From 5f7c1c939dfe0544d9d00a9fdb826cc2cc03c8bc Mon Sep 17 00:00:00 2001
From: Andrew Poelstra <apoelstra@wpsoftware.net>
Date: Sat, 7 Nov 2015 11:51:48 -0600
Subject: [PATCH 5/5] Simplify divmod handling of "top dividend word exceeds
 top divisor word" case

Originally we computed q by dividing the top words of the dividend and
divisor, then corrected it by at most 2. However, the ratio of the top
words can only ever be 1, so rather than having three cases (original
correct; need to subtract 1; need to subtract 2), we actually only have
two (1 is correct; 0 is correct).

This simplifies the algorithm a little bit and gets us to full test coverage,
which we didn't have before since the "correct by 2" case was impossible to
hit.
---
 src/num_native_impl.h | 35 +++++++++++++++++++----------------
 1 file changed, 19 insertions(+), 16 deletions(-)

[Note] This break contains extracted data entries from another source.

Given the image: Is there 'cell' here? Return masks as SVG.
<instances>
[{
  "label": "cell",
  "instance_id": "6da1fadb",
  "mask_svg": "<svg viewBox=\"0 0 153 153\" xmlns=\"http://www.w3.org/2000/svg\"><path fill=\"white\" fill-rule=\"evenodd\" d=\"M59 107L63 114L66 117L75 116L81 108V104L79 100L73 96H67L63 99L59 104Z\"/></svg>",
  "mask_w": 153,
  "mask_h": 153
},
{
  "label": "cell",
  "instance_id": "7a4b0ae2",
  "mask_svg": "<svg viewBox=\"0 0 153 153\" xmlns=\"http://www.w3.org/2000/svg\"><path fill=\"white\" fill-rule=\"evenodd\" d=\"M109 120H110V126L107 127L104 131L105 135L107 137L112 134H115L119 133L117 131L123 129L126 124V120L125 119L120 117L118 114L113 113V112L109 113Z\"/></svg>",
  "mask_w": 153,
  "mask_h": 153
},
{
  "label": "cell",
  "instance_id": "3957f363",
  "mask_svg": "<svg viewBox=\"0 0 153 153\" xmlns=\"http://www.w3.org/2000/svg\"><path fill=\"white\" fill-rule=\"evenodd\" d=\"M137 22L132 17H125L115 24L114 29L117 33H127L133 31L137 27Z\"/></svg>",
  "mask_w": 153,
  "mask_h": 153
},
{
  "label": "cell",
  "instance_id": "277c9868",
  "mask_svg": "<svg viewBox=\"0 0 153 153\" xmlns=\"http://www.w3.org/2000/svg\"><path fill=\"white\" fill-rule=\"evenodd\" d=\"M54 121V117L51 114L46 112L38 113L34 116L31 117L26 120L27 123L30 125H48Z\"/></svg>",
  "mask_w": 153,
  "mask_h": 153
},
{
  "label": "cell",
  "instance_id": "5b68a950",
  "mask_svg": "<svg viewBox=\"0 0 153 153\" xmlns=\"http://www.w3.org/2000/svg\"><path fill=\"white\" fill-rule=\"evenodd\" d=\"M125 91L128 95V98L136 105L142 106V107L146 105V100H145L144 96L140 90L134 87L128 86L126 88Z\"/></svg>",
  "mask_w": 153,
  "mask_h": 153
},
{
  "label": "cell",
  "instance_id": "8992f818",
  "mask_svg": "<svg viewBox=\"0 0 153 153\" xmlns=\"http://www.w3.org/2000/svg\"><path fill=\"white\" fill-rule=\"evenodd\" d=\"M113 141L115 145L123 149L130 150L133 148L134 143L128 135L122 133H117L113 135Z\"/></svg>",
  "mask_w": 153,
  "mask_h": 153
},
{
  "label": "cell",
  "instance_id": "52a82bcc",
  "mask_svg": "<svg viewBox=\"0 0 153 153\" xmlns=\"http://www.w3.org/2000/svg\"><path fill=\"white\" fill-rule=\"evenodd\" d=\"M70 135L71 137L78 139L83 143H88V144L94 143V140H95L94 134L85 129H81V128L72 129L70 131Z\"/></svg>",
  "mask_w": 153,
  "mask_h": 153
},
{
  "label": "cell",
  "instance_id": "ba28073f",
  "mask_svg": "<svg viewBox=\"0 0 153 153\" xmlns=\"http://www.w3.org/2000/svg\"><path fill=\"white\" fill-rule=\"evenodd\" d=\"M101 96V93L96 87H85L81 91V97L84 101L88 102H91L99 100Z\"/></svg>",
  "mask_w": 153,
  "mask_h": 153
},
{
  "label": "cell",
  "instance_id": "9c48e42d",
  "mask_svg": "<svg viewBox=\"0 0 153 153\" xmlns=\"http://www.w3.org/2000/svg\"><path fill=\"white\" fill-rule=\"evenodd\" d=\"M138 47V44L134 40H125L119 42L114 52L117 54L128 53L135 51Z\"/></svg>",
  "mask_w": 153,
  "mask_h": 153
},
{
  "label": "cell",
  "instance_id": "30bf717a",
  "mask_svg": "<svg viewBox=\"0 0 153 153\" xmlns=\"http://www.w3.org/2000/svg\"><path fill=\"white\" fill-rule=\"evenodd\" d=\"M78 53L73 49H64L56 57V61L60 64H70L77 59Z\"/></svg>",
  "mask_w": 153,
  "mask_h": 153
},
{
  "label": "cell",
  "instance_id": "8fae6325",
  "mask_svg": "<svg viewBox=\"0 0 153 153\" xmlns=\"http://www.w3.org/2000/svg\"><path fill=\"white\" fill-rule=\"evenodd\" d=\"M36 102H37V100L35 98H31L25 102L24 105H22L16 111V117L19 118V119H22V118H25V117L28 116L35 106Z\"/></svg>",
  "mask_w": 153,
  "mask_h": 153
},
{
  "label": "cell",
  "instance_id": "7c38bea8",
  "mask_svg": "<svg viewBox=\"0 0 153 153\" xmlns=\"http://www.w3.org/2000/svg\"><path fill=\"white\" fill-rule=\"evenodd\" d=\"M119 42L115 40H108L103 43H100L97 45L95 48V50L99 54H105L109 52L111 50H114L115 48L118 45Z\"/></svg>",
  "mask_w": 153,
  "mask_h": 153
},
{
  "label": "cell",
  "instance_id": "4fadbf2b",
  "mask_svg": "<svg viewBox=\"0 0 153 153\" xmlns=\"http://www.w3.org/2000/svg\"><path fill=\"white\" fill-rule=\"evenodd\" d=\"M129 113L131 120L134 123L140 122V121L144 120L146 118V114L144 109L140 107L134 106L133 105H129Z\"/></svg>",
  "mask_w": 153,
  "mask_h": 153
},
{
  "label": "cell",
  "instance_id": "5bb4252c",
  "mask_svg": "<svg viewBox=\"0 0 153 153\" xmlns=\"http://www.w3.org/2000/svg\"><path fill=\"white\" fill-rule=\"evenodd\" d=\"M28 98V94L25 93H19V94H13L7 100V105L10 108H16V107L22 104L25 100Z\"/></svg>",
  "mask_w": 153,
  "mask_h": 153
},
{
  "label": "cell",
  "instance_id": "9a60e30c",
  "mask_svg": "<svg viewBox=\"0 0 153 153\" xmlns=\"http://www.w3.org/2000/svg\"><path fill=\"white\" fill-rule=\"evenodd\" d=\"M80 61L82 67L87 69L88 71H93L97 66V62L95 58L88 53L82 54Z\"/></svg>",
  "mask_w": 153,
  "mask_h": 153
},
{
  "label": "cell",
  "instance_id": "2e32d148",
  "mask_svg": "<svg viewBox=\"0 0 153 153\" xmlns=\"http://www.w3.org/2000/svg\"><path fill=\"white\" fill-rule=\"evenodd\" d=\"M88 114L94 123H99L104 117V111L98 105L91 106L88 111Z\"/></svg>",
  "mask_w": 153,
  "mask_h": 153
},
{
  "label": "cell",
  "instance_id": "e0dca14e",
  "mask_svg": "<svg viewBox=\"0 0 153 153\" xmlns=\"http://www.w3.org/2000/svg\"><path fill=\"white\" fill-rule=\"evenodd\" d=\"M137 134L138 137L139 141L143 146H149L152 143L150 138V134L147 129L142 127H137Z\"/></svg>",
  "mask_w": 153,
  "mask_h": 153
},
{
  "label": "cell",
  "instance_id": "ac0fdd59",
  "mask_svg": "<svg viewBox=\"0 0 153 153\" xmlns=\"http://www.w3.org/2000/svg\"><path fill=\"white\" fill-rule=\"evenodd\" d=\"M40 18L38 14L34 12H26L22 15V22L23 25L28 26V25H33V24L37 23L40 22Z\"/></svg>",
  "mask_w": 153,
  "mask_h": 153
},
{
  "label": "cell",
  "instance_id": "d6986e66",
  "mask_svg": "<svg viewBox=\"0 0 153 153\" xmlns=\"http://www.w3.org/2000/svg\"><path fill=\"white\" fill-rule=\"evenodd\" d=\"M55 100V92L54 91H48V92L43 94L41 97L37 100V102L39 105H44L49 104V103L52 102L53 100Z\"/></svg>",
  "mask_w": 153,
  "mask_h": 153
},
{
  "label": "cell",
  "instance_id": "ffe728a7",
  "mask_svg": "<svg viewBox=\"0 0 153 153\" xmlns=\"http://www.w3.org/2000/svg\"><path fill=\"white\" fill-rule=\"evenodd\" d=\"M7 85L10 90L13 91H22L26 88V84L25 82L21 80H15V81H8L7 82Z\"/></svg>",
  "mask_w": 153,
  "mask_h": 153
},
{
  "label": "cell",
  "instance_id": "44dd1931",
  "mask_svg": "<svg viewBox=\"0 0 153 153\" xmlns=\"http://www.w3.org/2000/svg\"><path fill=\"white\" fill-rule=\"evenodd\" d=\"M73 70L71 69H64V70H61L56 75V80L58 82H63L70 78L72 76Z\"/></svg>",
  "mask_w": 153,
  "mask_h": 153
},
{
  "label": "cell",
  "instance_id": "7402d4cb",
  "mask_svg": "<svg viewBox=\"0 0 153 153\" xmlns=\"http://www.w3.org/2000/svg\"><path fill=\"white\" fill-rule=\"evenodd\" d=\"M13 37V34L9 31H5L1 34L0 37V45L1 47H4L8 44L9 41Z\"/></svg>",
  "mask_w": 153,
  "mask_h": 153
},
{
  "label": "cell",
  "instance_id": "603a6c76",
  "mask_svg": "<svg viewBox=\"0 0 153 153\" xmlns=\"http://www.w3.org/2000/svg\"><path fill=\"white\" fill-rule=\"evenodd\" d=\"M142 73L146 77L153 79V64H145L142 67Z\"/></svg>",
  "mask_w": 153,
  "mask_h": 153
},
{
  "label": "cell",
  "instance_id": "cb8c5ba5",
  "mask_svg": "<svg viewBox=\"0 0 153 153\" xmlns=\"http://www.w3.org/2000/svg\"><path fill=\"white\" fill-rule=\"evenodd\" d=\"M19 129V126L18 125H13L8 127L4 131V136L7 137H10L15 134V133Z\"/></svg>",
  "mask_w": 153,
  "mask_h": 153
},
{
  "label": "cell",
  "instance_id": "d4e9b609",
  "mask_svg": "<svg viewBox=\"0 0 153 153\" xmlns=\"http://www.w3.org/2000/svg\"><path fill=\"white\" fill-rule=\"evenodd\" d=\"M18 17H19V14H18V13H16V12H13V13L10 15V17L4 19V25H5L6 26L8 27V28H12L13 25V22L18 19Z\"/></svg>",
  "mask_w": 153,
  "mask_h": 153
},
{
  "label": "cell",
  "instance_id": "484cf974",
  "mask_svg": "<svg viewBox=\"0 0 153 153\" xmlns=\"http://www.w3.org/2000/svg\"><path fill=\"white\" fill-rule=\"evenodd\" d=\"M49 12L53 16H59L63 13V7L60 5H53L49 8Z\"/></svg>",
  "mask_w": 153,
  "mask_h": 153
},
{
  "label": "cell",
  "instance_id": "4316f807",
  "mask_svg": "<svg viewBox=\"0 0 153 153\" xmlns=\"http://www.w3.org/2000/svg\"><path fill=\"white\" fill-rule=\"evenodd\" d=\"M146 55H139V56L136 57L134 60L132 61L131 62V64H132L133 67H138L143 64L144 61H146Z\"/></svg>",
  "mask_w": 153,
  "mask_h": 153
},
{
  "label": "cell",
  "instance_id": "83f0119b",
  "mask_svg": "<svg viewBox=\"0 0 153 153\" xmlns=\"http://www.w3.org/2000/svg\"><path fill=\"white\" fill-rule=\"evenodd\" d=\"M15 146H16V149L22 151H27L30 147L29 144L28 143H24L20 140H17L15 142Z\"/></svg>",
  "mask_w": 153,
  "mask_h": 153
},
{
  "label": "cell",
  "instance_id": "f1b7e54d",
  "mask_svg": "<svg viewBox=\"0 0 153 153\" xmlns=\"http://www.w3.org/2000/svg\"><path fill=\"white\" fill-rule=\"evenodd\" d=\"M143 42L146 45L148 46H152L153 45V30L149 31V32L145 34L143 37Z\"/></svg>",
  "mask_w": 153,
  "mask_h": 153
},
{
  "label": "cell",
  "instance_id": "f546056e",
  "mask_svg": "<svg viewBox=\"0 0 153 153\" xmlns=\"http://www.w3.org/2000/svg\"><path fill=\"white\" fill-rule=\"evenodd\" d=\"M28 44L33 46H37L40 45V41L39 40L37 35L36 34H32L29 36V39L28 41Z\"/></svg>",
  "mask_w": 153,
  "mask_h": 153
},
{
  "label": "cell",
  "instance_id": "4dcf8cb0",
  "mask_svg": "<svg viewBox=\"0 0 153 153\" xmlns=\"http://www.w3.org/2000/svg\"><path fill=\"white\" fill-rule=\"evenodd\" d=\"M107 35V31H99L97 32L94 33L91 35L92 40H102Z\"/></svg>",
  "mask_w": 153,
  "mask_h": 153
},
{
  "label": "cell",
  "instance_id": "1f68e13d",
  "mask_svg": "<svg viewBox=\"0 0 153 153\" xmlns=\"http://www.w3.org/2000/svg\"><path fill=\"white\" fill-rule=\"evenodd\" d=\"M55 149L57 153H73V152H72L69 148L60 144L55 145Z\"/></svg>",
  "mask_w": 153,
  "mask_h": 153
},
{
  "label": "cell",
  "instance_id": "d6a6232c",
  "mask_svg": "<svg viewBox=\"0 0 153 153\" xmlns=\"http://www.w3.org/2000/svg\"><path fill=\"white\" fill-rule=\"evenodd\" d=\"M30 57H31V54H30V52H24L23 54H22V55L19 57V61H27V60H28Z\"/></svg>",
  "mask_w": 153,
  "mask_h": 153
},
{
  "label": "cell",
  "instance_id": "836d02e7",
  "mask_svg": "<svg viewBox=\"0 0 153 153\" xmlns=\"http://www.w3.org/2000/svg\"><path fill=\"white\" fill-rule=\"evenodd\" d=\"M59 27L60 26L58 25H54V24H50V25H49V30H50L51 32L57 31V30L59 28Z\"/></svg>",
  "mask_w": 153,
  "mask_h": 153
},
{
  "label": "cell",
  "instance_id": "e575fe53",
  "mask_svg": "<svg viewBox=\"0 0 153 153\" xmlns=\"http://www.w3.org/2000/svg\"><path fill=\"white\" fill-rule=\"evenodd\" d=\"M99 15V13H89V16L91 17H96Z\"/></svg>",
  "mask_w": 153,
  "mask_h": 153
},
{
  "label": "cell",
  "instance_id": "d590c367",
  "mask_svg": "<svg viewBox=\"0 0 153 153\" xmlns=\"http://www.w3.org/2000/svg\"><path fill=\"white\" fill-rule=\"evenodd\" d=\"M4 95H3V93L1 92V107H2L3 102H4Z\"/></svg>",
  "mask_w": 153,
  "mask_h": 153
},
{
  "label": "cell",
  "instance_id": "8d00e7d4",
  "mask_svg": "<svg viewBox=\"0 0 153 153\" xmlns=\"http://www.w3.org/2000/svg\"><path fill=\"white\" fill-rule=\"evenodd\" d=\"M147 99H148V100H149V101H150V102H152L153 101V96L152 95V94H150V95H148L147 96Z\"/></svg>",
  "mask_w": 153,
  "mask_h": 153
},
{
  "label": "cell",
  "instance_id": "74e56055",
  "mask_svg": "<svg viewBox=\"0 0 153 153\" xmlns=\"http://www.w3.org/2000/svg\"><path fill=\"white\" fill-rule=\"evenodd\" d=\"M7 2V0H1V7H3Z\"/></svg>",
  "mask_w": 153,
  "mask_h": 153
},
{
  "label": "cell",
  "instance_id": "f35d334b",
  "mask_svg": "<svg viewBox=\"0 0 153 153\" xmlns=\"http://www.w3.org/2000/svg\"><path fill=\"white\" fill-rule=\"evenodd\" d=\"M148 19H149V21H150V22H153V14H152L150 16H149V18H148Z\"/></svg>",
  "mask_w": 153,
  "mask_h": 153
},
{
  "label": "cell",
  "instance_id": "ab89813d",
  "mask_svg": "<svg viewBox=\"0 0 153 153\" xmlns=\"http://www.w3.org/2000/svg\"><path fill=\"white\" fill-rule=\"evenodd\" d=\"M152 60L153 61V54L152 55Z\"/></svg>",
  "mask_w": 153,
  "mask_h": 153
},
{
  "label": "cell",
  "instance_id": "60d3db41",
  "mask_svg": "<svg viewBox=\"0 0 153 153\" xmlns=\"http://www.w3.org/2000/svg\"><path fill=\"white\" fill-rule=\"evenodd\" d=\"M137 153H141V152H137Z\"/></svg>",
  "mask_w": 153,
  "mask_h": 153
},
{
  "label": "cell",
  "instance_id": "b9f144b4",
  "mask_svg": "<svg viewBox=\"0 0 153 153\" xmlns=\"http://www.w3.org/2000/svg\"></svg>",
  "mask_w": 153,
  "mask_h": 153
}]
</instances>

diff --git a/src/num_native_impl.h b/src/num_native_impl.h
index c928e50e0f..48f34a840f 100644
--- a/src/num_native_impl.h
+++ b/src/num_native_impl.h
@@ -383,25 +383,28 @@ static int secp256k1_num_div_mod(secp256k1_num *rq, secp256k1_num *rr, const sec
      * exceeded our base). This can only happen on the first iteration,
      * so we special-case it here before starting the real algorithm. */
     if (rem_high >= div_high) {
+        /* Our shifting above guarantees us that div_high >= B/2, where B is our
+         * word base. By definitien rem_high < B, as rem_high is one word. So we
+         * have inside this if block that:
+         *     B > rem_high >= div_high >= B/2
+         *
+         * The inner inequality forces q = rem_high/div_high >= 1; then the
+         * outer inequalities force q <= 1. So q always equals 1 here.
+         */
         secp256k1_num sub;
-        secp256k1_num_word q = rem_high / div_high;
+        secp256k1_num_word q = 1;
         secp256k1_num_mul_word_shift(&sub, &div, q, output_idx);
-        /* Correct for error in the quotient. This was a while loop, but as it is
-         * mathematically guaranteed to iterate at most twice, we can unroll it
-         * into a pair of nested ifs. Note that we are guaranteed q > 0 here by
-         * virtue of being in this if block. */
+        /* This said, rem_high/div_high = 1 does not necessarily imply that the
+         * actual quotient is 1. As described in the above block comment, this
+         * is an overshoot of at most 2, i.e. maybe the actual quotient is zero.
+         * In this case our reduction is a no-op! So rather than correcting q,
+         * as we do in the analogous check in the loop below, we do nothing. */
         if (secp256k1_num_cmp (&sub, rr) > 0) {
-            secp256k1_num_sub_shift_word (&sub, &sub, &div, output_idx, i + 1);
-            --q;
-            if (secp256k1_num_cmp (&sub, rr) >= 0) {
-                secp256k1_num_sub_shift_word (&sub, &sub, &div, output_idx, i + 1);
-                --q;
-            }
-        }
-        /* Reduce remainder */
-        secp256k1_num_sub_shift_word(rr, rr, &sub, 0, i + 1);
-        rq->data[output_idx] = q;
-        if (q != 0) {
+            /* Do nothing. */
+        } else {
+            /* Reduce remainder */
+            secp256k1_num_sub_shift_word(rr, rr, &sub, 0, i + 1);
+            rq->data[output_idx] = q;
             ret = output_idx;
         }
     }